Express the items starting at the line containing "Choosing among (247,174), (307,225), which" and ending at the line containing "32094 millimetres" as a JSON list of strings, one string per line and blank lines omitted.

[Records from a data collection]
-- -- --

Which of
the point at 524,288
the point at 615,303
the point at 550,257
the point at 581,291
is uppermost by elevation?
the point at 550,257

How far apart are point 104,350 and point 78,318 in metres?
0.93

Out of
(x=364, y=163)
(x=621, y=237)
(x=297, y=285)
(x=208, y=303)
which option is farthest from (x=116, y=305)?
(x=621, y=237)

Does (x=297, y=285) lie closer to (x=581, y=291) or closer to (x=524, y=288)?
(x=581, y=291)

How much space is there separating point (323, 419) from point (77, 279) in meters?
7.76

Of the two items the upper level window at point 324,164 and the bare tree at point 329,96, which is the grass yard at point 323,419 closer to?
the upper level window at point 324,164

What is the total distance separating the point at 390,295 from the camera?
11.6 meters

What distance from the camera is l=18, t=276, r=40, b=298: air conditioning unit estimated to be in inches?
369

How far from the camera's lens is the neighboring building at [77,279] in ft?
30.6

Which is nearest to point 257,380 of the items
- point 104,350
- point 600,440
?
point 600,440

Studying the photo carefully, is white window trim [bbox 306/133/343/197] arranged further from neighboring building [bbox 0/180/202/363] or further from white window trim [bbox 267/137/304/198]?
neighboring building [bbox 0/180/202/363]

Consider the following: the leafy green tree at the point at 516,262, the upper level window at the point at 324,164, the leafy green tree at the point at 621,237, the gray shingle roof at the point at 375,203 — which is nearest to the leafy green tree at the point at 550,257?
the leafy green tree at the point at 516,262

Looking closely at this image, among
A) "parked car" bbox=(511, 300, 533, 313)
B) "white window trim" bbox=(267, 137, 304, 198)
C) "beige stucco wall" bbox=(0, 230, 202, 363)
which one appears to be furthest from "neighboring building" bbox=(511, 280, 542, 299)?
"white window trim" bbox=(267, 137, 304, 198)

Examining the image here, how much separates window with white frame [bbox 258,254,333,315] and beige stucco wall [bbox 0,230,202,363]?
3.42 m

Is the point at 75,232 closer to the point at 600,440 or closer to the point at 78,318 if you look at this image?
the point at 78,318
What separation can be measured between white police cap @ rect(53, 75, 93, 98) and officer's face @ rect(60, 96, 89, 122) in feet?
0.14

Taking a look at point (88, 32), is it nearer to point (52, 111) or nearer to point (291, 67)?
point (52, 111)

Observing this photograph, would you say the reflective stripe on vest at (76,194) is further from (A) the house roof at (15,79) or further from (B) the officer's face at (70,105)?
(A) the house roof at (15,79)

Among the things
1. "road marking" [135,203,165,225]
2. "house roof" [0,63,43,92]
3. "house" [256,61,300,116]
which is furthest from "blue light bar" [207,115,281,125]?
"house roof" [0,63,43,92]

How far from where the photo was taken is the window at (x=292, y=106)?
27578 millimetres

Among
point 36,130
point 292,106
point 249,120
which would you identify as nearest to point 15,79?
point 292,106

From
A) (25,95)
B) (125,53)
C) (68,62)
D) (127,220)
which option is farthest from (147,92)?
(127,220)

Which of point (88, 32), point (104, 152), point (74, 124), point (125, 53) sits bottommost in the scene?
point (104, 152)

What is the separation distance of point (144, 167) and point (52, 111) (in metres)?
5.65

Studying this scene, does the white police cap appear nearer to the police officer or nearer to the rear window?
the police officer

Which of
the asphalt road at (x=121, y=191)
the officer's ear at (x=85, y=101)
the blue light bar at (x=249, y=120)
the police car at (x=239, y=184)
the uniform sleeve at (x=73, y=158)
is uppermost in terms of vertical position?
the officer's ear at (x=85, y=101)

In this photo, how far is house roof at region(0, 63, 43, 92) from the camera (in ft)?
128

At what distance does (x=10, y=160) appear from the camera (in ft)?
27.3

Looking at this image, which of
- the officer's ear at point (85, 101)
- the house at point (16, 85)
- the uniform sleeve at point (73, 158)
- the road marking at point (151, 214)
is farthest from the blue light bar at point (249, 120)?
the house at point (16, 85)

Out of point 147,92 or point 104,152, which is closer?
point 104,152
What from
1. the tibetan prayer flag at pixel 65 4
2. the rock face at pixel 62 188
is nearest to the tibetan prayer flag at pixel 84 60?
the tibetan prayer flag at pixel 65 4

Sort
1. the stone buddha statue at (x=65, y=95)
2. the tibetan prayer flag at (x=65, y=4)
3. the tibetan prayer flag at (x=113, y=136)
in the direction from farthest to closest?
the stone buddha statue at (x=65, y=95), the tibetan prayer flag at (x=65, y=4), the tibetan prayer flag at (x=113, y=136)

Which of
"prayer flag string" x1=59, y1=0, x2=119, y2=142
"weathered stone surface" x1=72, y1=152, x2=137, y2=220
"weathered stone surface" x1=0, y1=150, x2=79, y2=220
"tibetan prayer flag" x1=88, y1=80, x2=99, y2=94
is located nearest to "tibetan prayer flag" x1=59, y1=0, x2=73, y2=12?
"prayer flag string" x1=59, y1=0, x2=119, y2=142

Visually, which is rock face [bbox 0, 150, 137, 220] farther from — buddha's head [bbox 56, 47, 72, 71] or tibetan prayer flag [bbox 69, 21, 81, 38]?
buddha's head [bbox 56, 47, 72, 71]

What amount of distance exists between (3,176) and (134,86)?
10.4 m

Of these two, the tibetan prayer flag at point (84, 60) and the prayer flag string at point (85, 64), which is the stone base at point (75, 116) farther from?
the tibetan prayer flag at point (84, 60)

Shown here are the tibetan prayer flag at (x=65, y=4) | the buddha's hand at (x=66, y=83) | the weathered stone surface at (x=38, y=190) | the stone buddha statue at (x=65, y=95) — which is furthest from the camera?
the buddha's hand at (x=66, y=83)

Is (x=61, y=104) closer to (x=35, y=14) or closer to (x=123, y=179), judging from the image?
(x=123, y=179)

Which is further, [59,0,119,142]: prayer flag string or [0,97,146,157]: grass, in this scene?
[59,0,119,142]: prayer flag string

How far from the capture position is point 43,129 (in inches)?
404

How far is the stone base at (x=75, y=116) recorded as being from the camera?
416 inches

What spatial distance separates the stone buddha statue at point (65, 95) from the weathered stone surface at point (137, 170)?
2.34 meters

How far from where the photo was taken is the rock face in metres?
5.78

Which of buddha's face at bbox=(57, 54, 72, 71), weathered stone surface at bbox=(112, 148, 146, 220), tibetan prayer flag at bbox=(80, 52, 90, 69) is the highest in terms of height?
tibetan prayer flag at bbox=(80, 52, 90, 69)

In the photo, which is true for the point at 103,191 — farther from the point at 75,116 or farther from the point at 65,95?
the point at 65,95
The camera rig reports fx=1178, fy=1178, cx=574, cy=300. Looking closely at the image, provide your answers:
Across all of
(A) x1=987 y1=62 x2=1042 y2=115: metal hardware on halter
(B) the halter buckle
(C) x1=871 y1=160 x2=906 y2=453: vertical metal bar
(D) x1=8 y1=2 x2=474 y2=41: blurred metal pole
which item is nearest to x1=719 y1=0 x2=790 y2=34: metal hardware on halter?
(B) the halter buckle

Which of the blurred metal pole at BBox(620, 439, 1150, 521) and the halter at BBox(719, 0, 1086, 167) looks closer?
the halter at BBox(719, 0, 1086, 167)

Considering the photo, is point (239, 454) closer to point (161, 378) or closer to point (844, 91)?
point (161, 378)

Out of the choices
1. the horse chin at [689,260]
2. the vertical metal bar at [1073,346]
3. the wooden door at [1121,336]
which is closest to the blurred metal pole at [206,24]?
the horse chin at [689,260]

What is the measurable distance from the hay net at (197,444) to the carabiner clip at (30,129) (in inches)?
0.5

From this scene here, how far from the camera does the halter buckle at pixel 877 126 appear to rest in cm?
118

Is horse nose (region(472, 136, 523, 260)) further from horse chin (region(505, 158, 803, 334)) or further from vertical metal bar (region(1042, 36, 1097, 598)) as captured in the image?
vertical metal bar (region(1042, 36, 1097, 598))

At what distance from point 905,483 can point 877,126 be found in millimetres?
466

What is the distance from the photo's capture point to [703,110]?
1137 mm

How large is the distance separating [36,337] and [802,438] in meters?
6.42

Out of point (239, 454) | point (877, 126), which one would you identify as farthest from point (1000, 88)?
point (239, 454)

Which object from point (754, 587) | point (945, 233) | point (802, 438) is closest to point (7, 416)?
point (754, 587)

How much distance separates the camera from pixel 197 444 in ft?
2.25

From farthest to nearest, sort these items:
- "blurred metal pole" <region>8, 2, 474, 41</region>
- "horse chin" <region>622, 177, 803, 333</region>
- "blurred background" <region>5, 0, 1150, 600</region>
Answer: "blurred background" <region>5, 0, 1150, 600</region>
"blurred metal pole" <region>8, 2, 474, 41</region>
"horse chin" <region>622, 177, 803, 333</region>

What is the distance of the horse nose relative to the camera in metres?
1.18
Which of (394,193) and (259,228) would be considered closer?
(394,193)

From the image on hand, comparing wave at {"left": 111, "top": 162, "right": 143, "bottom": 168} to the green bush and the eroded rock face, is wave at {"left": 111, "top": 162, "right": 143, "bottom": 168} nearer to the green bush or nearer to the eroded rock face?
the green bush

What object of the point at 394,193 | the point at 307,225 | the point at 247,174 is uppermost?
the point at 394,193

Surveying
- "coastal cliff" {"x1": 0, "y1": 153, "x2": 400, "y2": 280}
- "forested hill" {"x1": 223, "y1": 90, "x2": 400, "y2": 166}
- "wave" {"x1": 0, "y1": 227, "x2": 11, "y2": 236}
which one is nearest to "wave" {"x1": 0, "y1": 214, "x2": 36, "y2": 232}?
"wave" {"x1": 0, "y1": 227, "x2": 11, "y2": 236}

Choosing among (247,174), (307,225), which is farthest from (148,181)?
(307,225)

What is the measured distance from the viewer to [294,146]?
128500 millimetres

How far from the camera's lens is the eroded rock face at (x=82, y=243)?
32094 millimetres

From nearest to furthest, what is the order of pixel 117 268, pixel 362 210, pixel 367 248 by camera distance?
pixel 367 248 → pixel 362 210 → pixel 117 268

-- -- --

[Output for this exercise]
[
  "Choosing among (247,174), (307,225), which is farthest from (148,181)?",
  "(307,225)",
  "What is the measured distance from the viewer to [294,146]?",
  "128500 millimetres",
  "How far from the camera's lens is the eroded rock face at (x=82, y=243)?",
  "32094 millimetres"
]